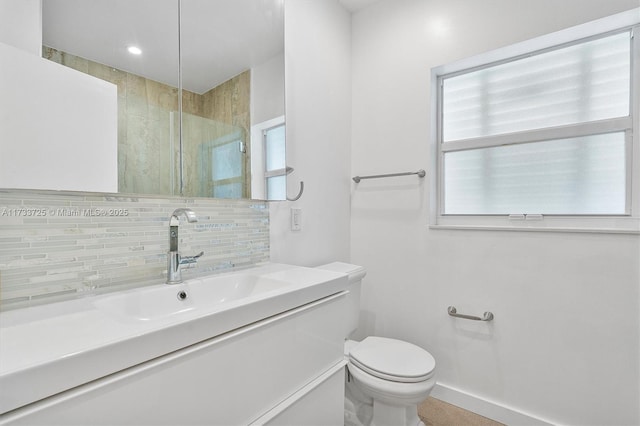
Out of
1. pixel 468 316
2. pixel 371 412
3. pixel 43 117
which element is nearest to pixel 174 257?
pixel 43 117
- - - -
Write out every line of the records above word for word, leaving out the pictures.

Out of
1. pixel 468 316
2. pixel 371 412
3. pixel 43 117
which element is nearest to pixel 174 257?
pixel 43 117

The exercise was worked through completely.